The fragmentation, the opacity that starts from the glass façade of the skyscrapers gives him a sense of being unmoored. But could it be that at 73 he is no longer the young man who once pounded the city pavements scouring faces and crowds with his x-ray vision, and hence the disillusionment with it?

“Age is definitely a factor. One uses the energy to just confront the city full face, in just travelling around, but also, there is the decay that hits you. In the early 2000s I began to feel about Mumbai what was earlier said about Calcutta…” A dying city. He doesn’t have to quite say the words.

In Bombay/ Mumbai it’s been death through a thousand nicks and cuts: the murder of the communist leader Krishna Desai in 1970 that preceded the disintegration of the labour unions, the textile mills strike of 1980s, the cement scam of the Antulay years, the underworld, the multiple terror attacks, the riots of 1992-’93. A few years after those riots, Patwardhan painted ‘Shaq’ which brilliantly captured the tensions that animated Bombay crowds in those tense days. “I have always painted people in a certain space. When feelings between people change, space too acquires another meaning. The way the painting is constructed changes, the position of people, gestures, looks, intensity of colour changes,” he had said in an earlier interview speaking about the painting. It presaged the normalization of how people would view one another 30 years on.

“From being a part of the crowd, being comfortable in the crowd, you begin to question that crowd,” he now says. And yet, he would like to drop his ideological baggage even more, the “layers of indoctrination,” and be more like his wife Shanta who relates to people “purely on a human level, without attributing any labels to them.”

In the face of great modern clamour to pick a side on political and social issues, the need to cultivate ambivalence especially when it comes to art has only become greater, he says. Practical concerns won’t allow him to leave Mumbai—it’s home after all– but since 2005, when he gave up practice, there’s been a receding into the confines of his house and studio. It has prompted new ways to think about his art. “What it means then to be a realist painter and how to capture the ambivalence of what happens in the studio.” Art cannot just be about lived experiences, there’s also the question of memory, especially as one grows older. “This aspect of one’s more intimate relationships rather than class acquires more importance.”

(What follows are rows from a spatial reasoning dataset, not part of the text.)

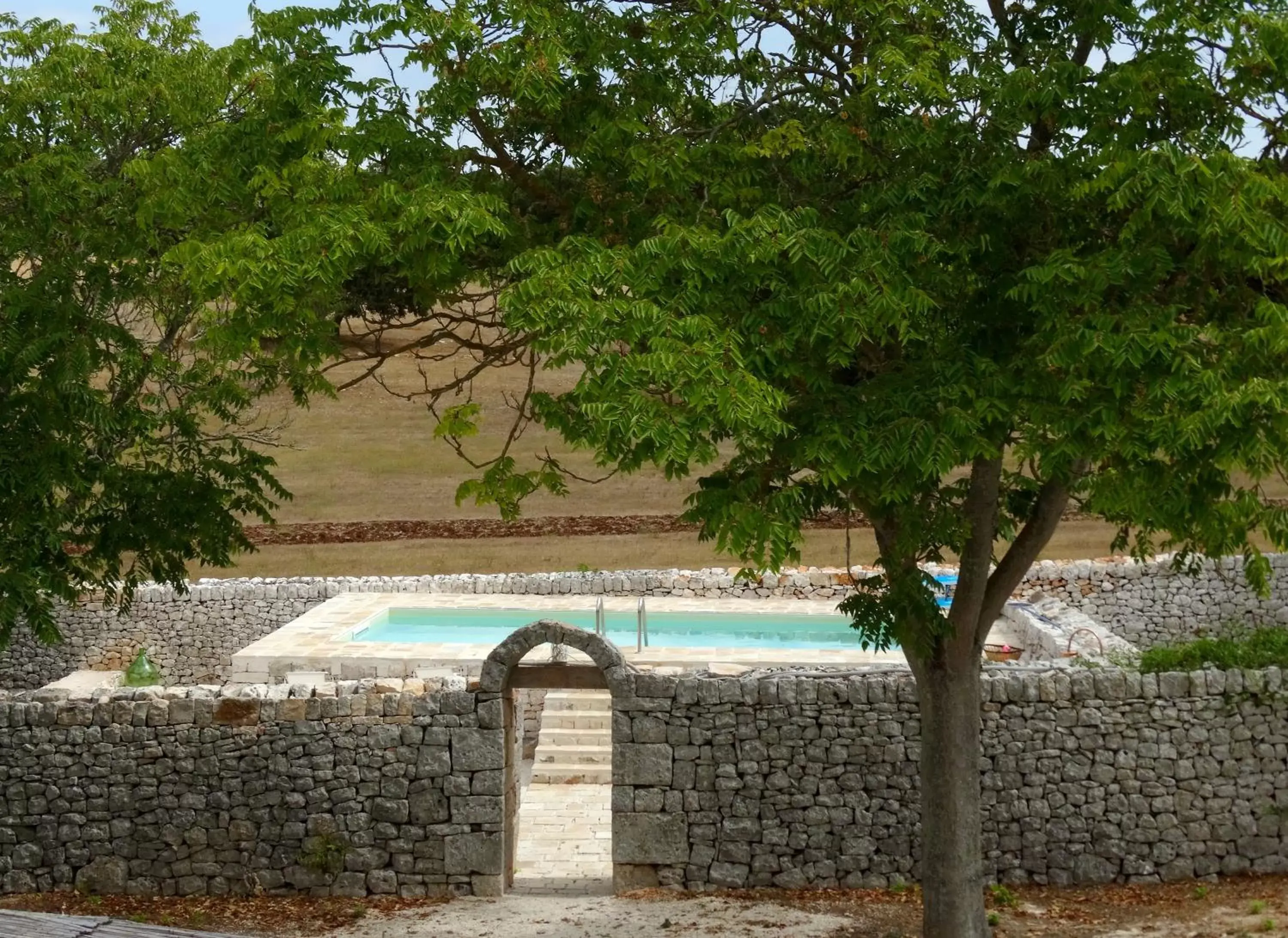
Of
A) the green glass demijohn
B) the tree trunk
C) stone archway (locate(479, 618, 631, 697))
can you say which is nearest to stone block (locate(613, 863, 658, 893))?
stone archway (locate(479, 618, 631, 697))

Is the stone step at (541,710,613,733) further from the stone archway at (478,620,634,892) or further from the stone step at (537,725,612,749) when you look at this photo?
the stone archway at (478,620,634,892)

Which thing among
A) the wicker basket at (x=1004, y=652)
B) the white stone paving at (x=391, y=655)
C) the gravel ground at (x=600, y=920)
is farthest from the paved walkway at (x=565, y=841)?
the wicker basket at (x=1004, y=652)

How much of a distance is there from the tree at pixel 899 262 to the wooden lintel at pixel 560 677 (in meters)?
3.07

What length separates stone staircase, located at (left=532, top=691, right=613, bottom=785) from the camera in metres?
15.5

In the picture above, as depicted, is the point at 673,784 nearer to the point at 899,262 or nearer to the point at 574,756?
the point at 574,756

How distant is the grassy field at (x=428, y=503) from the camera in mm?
27703

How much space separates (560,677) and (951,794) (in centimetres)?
379

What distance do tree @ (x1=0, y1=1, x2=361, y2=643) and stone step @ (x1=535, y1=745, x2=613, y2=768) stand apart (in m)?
5.76

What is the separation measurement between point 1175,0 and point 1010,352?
2.09 meters

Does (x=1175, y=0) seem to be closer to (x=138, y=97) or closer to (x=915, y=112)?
(x=915, y=112)

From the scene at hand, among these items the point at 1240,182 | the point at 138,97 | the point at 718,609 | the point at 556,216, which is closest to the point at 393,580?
the point at 718,609

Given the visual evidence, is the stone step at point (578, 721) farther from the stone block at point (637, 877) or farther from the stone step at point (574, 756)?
the stone block at point (637, 877)

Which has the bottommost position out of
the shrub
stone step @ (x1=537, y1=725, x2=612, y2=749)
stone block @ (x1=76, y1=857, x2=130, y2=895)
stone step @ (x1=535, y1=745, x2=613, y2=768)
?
stone block @ (x1=76, y1=857, x2=130, y2=895)

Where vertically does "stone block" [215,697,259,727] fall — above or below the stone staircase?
above
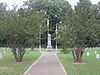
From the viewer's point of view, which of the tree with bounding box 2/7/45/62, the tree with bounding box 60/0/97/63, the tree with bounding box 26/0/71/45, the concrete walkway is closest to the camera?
the concrete walkway

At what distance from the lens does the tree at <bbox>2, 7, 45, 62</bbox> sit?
77.6 feet

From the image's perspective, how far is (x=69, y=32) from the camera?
79.0 feet

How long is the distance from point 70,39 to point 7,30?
6.42 m

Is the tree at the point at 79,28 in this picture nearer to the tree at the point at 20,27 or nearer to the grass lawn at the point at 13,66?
the tree at the point at 20,27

Patwardhan’s wife Shanta whom he has painted extensively, walks in with some sweets to shake up the mood of mild melancholy that has descended in the studio. As we eat the jalebis, Patwardhan speaks about his upcoming cataract operation. The gallerist Usha Mirchandani, he jokes, told him that after her operation she found out that the walls of her gallery were white instead of the pale yellow she had assumed them to be.

“Who knows, what I will see.” A new Mumbai, perhaps.